View Full Version : Break the depth limit of 20?


WebSpider
02-07-2005, 01:10 AM
Is the Depth limit of 20 a script limitation? a resource limitation? some sort of loop avoidance?

I ask because I tried to spider a directory where each new page of results is considered a new level, and there are categories with more than 20 pages.

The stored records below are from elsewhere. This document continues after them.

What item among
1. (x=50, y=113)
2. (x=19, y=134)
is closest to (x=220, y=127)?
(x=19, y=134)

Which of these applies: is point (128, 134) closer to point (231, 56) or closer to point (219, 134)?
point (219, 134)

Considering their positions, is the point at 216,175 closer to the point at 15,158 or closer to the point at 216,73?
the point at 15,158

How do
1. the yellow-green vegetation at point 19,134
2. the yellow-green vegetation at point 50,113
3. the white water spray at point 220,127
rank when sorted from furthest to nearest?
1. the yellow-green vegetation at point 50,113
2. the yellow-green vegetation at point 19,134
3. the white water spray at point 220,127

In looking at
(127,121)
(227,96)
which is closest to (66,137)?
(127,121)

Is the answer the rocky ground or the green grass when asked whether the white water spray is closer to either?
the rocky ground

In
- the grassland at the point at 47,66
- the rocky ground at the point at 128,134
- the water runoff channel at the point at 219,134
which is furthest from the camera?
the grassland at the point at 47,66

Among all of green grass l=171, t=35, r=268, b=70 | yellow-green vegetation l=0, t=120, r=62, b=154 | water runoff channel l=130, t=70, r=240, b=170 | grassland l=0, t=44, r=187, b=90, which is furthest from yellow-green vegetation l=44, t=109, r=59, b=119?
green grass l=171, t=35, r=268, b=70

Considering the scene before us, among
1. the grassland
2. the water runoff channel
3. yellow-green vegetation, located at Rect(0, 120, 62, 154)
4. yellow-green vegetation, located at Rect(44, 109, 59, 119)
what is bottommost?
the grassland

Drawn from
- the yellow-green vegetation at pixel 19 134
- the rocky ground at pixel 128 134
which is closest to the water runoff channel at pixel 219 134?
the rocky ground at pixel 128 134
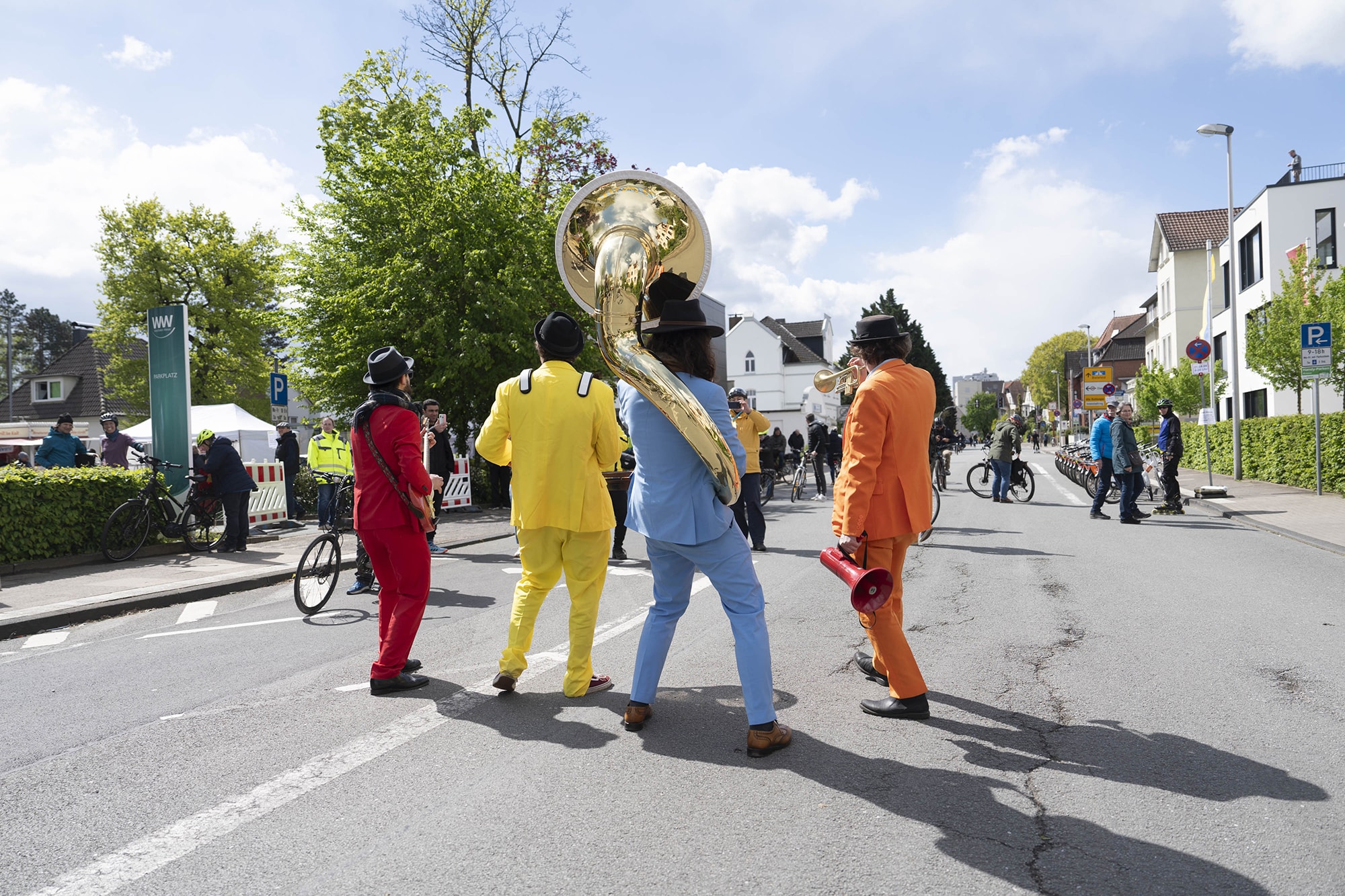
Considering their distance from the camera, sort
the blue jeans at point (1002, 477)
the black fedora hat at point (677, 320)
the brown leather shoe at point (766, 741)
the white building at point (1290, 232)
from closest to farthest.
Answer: the brown leather shoe at point (766, 741) < the black fedora hat at point (677, 320) < the blue jeans at point (1002, 477) < the white building at point (1290, 232)

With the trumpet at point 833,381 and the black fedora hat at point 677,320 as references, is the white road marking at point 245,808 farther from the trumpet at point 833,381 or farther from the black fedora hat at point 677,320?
the trumpet at point 833,381

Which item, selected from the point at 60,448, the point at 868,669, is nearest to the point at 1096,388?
the point at 60,448

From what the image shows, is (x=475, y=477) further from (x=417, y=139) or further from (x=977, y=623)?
(x=977, y=623)

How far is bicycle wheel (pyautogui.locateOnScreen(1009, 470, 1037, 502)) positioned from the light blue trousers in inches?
559

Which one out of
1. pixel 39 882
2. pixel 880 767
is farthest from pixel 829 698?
pixel 39 882

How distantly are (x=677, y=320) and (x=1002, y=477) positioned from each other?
A: 14.5 meters

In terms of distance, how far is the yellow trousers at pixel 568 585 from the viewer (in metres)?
4.53

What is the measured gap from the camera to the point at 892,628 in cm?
402

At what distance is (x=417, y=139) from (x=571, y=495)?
751 inches

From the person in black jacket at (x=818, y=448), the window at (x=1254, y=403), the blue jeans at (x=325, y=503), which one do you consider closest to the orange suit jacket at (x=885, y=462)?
the blue jeans at (x=325, y=503)

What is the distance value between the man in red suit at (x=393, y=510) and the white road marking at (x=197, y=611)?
131 inches

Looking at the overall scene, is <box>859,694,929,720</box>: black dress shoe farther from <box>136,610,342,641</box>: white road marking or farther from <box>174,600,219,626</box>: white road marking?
<box>174,600,219,626</box>: white road marking

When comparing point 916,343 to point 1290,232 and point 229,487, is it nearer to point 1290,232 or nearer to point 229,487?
point 1290,232

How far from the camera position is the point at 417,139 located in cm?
2114
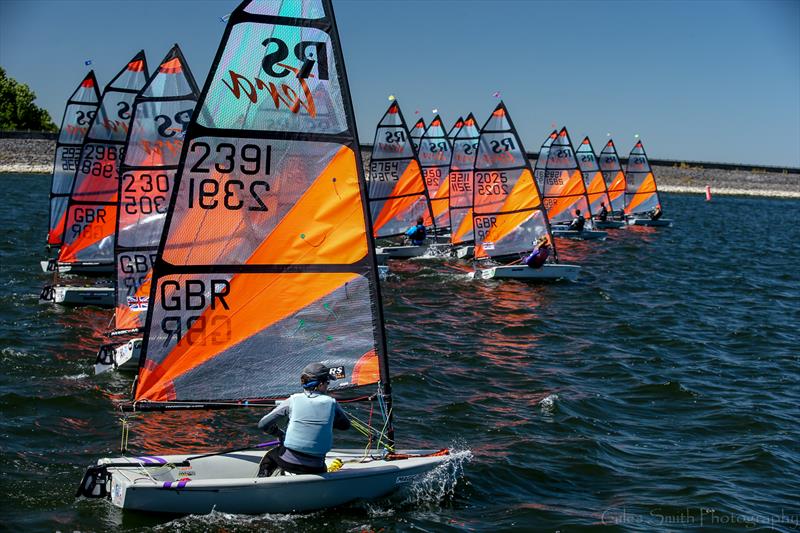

Can we break this limit somehow?

Thanks!

Charter
02-07-2005, 02:32 AM
Just change it in the config file:

define('SPIDER_MAX_LIMIT',20); // max (re)index search depth - used for shell and admin panel dropdown
define('RESPIDER_LIMIT',5); // max update search depth - only used for browser, not used for shell

define('LINKS_MAX_LIMIT',20); // max (re)index links per - used for shell and admin panel dropdown
define('RELINKS_LIMIT',5); // max update links per - only used for browser, not used for shell

WebSpider
02-07-2005, 06:47 AM
Thanks-a-bunch Charter!

Off-side, are you the only developer behind PHPDigger? Do u take donations?

Charter
02-07-2005, 12:16 PM
Antoine was the previous developer, releasing the initial version through v.1.6.2, and I have since been the current developer. There have also been contributions posted in the forums and/or listed in the CREDITS, CHANGELOG, and README files. Some history about the change in developers can be found here (http://www.phpdig.net/navigation.php?action=news).

WebSpider
02-08-2005, 02:19 PM
Thanks.

I changed the depth limit to 60 and now i try to rerun the spider over the same domain so it will add the rest of links not spidered beyond the initial 20 hops, however it won't spider any link but the very first page and then stop.

Ideas?

Charter
02-08-2005, 06:06 PM
Check the values in the update sites table via the admin panel.

WebSpider
02-08-2005, 11:11 PM
They match my proposals: depth 60 and links 0 (aka all).

Charter
02-09-2005, 11:30 AM
Some thoughts...

- Try using the textbox, 60, 0, no.
- View the robots.txt file for changes.
- Look for meta revisit-after/robots tags.
- Enter the site at a different location.

WebSpider
02-09-2005, 02:18 PM
- Used both text and combo box
- No robots.txt present
- No revisits on the code
- Thats the only thing i should try now. However, does it make sense to index both www.domain.com and domain.com when they're 99% of the times the same thing? shouldn't this be implemented (even as a switch?) on the code of the digger?

Charter
02-09-2005, 02:21 PM
Set PHPDIG_IN_DOMAIN to true in the config file.